帰りたいけど帰れない
「君も冒険者ギルド利用者だということは捕まえた連中の話で分かっているが、今日は仕事を受けて居ないね?」
いよいよもって僕への詮議っぽくなってきたが、だからこそ、答えられるところは正直に答えて疑いを晴らし自由の身を勝ち取るしかない。

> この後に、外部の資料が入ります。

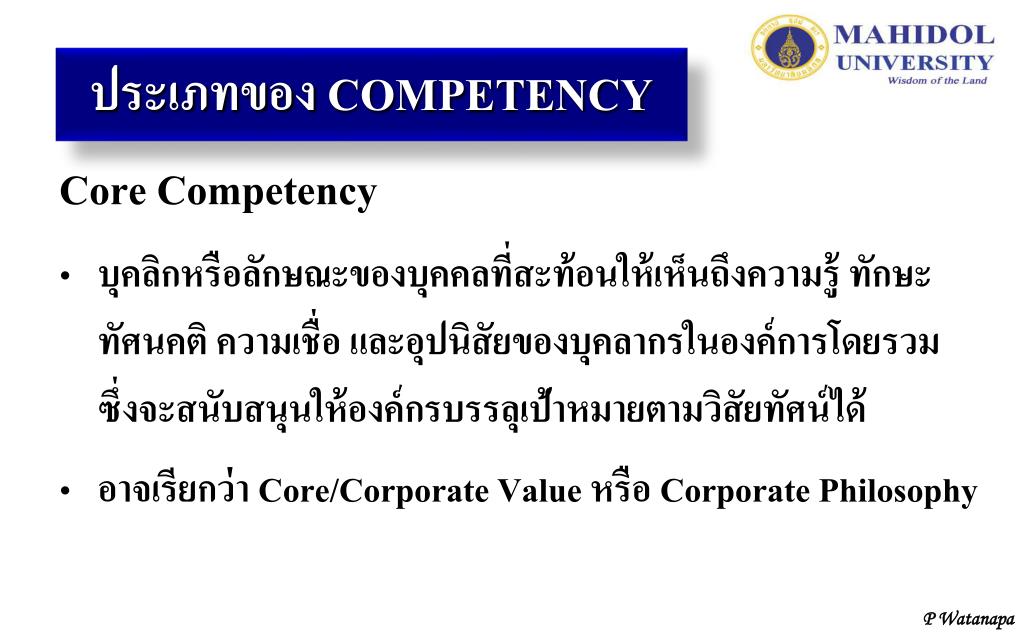 ประเภทของ COMPETENCY

MAHIDOL UNIVERSITY
Wisdom of the Land

Core Competency

• บุคลิกหรือลักษณะของบุคคลที่สะท้อนให้เห็นถึงความรู้ ทักษะ ทัศนคติ ความเชื่อ และอุปนิสัยของบุคลากรในองค์การโดยรวม ซึ่งจะสนับสนุนให้องค์กรบรรลุเป้าหมายตามวิสัยทัศน์ได้

• อาจเรียกว่า Core/Corporate Value หรือ Corporate Philosophy

P Watanapa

「はい、僕は出身のせいか嫌われているようですから、仕事の時に組むパーティーもいませんし」
単独だと条件のあう仕事がないことも珍しくないですからと表向きの僕は延べ。
「では、仕事を受けて居ないのに外を出歩いていたのは?」
「最初はお腹が空いたからですね。食事の為に外に出て……あ、たまたま出くわした食い逃げ犯を捕まえて被害に遭われた店の方と近くの詰め所に突き出しに行きました。そちらの詰め所の方なら、僕の顔を覚えて居る方が居らっしゃるかもしれません」
質問に過去へ記憶を遡らせた僕は、こことは別の詰め所に立ち寄ったことを思い出し言及する。後ろ暗いことがあるなら、自分から詰め所に寄る訳はないですよと言う意味合いのアピールでもある。

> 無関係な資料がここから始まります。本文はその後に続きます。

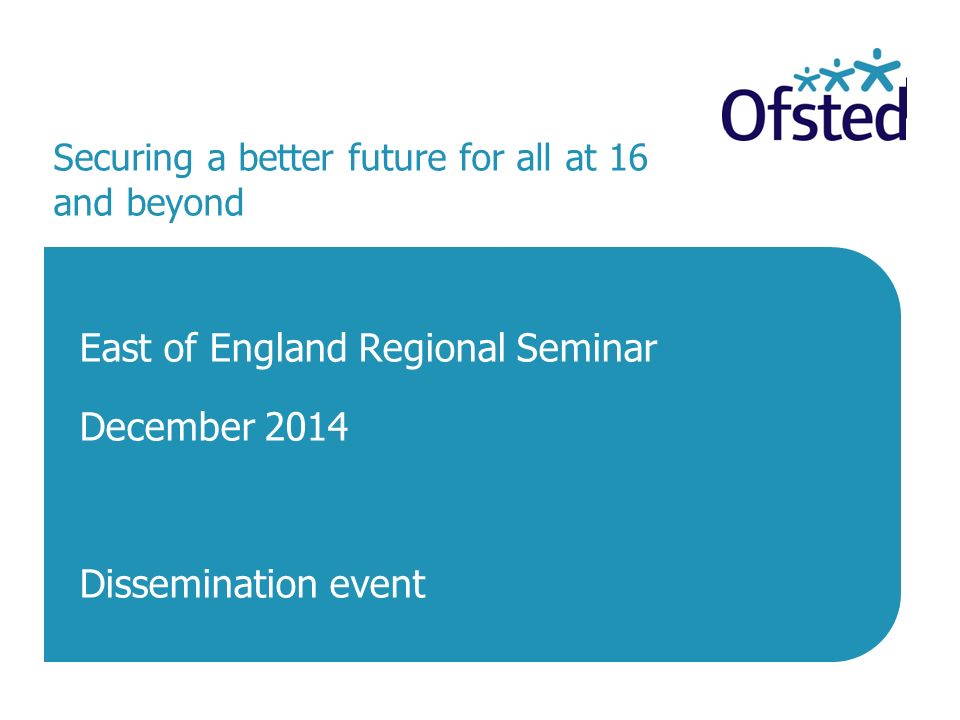 Ofsted

Securing a better future for all at 16 and beyond

East of England Regional Seminar

December 2014

Dissemination event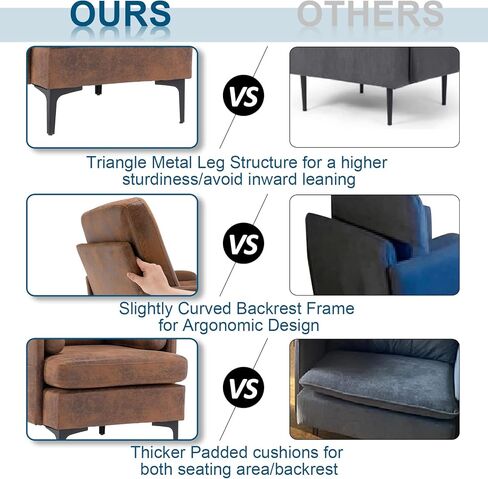 OURS OTHERS

VS

Triangle Metal Leg Structure for a higher sturdiness/avoid inward leaning

VS

Slightly Curved Backrest Frame for Argonomic Design

VS

Thicker Padded cushions for both seating area/backrest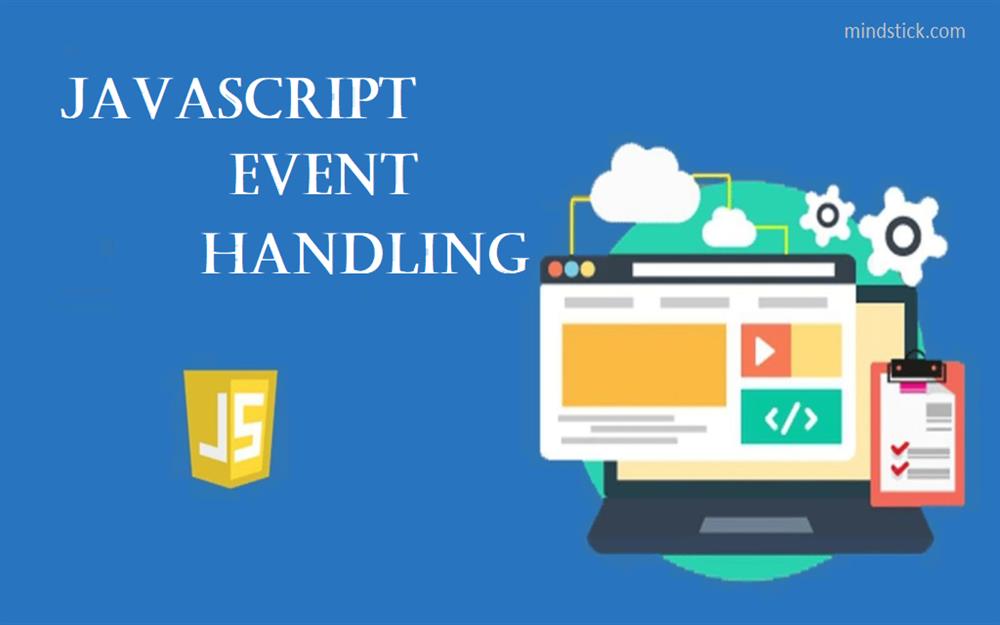 mindstick.com

JAVASCRIPT EVENT HANDLING

JS

</>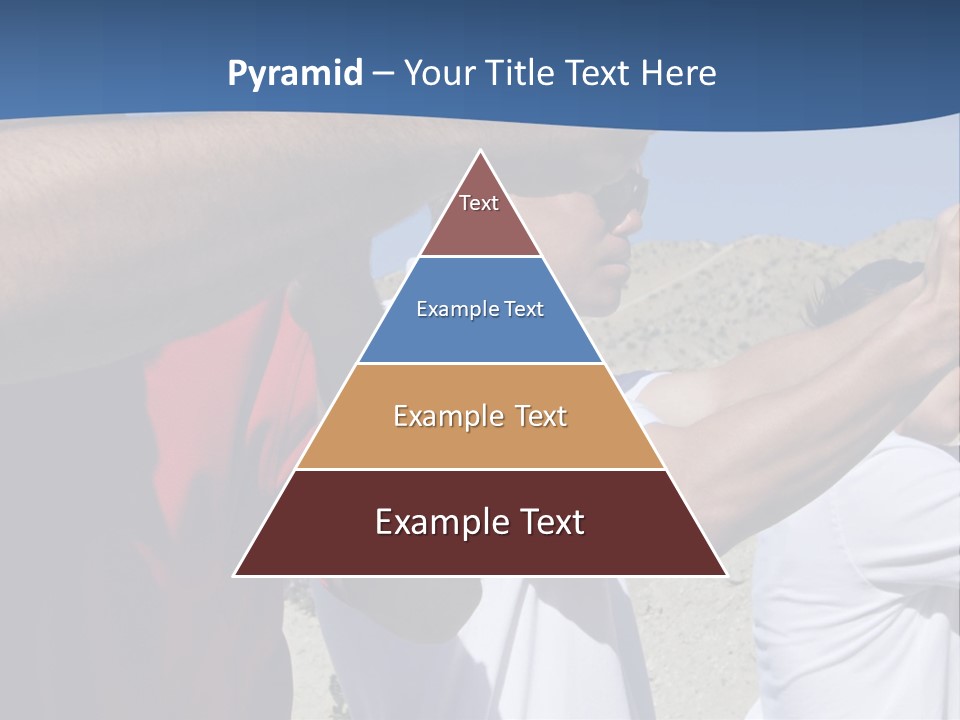 Pyramid – Your Title Text Here

Text

Example Text

Example Text

Example Text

「しかし、あの連中が君を追いかけまわしたのは、昼時ではないと聞いているが?」
「出かけたのは一度ではありませんから。仕事がなくて、金銭面でちょっと心もとなくなっていたから、金銭を工面するべく荷物を売りに外出を。あの連中に見つかったのは、その途中になります」
財布が軽く、金銭面で厳しいのも複数回外出してるのも事実だし、古本屋を梯子したことは言いづらいが、最悪の場合話すことも覚悟した。僕にとっての最悪は、この衛兵隊長さんが決め手が見つからないが無罪放免とも判断しかねて、技能を見抜く人間を呼ぶことだ。
「なるほど、苦労しているのだな。では立ち寄ったところは話せるかな?」
「それで無罪放免と言うことでしたら。ぶっちゃけますが、ここで『このお店に寄りました』みたいに言って確認をとるとなるとあっちの店の方に手間をかけてしまうので、今後利用しづらくなるんですよね。『窃盗の犯人と疑われた』と言うのも物品を引き取ってもらうのに不利になるじゃないですか」
掛け値なしに言いづらい理由を上げ、それでも拒否はしませんよと言うポーズを僕はとる。
「それと、スラム地区でぐうぐう寝られるほど僕ず太くありませんから、正直言ってそろそろ限界なんですよ。出来れば早く宿に帰って寝たいと言う意味で」
これも嘘偽りない事実だ。最悪の展開につながるかもしれないという危機感が無ければ、今も起きて居られたかどうか。
「それはすまん。では話をいったん切り上げて、仮眠室で寝るか?」
「そう、ですね。お言葉に甘えられるなら。ただ、宿の方に話を通さないと明日の分の宿代、払っていたかちょっと記憶になくて。下手すると、部屋の荷物を売るか捨てられてしまうかもしれませんから」
遠回しに帰りたいと言ったつもりだが、厳しい気もする。ここでどうぞお帰りくださいというぐらいなら、わざわざ仮眠室を貸すなんて言わないだろうし。ただ、提案に心揺れる程に今の僕は寝床が恋しくて。
「そう言うことなら宿にはこちらで連絡しておこう。宿の名前と場所を教えてもらえるかな?」
「えっと――」
やっぱりそうなったかと思いつつ、財布を取り出し、一日分の宿代を取り出して、突き出す。
「支払いはちゃんとしておかないと、続けて泊まる時に困りますから」
飲食店の店主の申し出を受けるなら引き払うかもしれなかった宿ではあるが、わざわざ話すことではない。むしろまだ滞在したいのにこうして拘束されてるから面倒なことになってるんですよと、視線で抗議しつつ、僕の意思に逆らいコインから離れようとしない指を苦闘しながら引きはがす。
「……無理を言ってすまん。だがこれも仕事なのでな」
目の前の男性から目礼で謝罪は貰ったが、口ぶりからするとまだ僕を開放するつもりはないようであり。
「せめてもの詫びだ。君の朝食もこちらで用意しよう」
続く言葉でほぼ確定となるのだった。